### TASKS
1. In the gallery review, rewrite the stretch from "I visit Chelsea" through "muted anthropomorphic monologue.", changing "bricks" to "stones".
2. According to the gallery review, what materials does Shechet use to build the bases for her pieces?
3. Using the gallery review, explain in one to three sentences why the bases are integral to Shechet's work.

### SOURCE DOCUMENT
--- START ---
Thursday, November 21, 2013

Arlene Shechet at Sikkema Jenkins Co.


I visit Chelsea galleries as a cynic, questioning the machinations the art market and why the backdrop of the much too white pristine space.  I am overwhelmed by the hustle in the art world.  How the dealers, artists and collectors are all complicit.  However this past month, at Arlene Shechet’s show Slip at Sikkema and Jenkins Gallery, I felt grateful to see this work and the beautiful space it was shown in. 
         I love ceramics but I have thought of it as a medium limited in craft and function. Shechet’s pieces transcend my limited idea of the possibilities of clay and still remain ceramic.  They are simultaneously vessels and sculptures, some are collapsing, while others sprawl.  They rest on bases that Shechet builds of metal, wood and bricks.  The bases are integral to the work, setting a specific stage for each individual piece to perform a muted anthropomorphic monologue.
--- END ---
### DATASET
--- START ---
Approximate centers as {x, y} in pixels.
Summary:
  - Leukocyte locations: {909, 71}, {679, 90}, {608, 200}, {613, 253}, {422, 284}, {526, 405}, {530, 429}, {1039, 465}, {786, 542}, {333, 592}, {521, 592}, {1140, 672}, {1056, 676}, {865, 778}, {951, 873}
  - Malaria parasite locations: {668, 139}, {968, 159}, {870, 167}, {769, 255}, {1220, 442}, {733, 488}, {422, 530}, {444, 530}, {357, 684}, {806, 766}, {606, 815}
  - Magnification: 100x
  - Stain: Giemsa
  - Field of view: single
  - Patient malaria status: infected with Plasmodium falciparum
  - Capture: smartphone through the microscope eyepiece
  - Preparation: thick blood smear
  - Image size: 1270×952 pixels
--- END ---
--- START ---
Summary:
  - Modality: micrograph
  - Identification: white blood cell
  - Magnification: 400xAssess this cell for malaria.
--- END ---
### ANSWERS IN ORDER
1.
I visit Chelsea galleries as a cynic, questioning the machinations the art market and why the backdrop of the much too white pristine space.  I am overwhelmed by the hustle in the art world.  How the dealers, artists and collectors are all complicit.  However this past month, at Arlene Shechet’s show Slip at Sikkema and Jenkins Gallery, I felt grateful to see this work and the beautiful space it was shown in. 
         I love ceramics but I have thought of it as a medium limited in craft and function. Shechet’s pieces transcend my limited idea of the possibilities of clay and still remain ceramic.  They are simultaneously vessels and sculptures, some are collapsing, while others sprawl.  They rest on bases that Shechet builds of metal, wood and stones.  The bases are integral to the work, setting a specific stage for each individual piece to perform a muted anthropomorphic monologue.

2. Metal, wood and bricks.

3. The bases set a specific stage for each individual piece. On that stage, each piece performs a muted anthropomorphic monologue.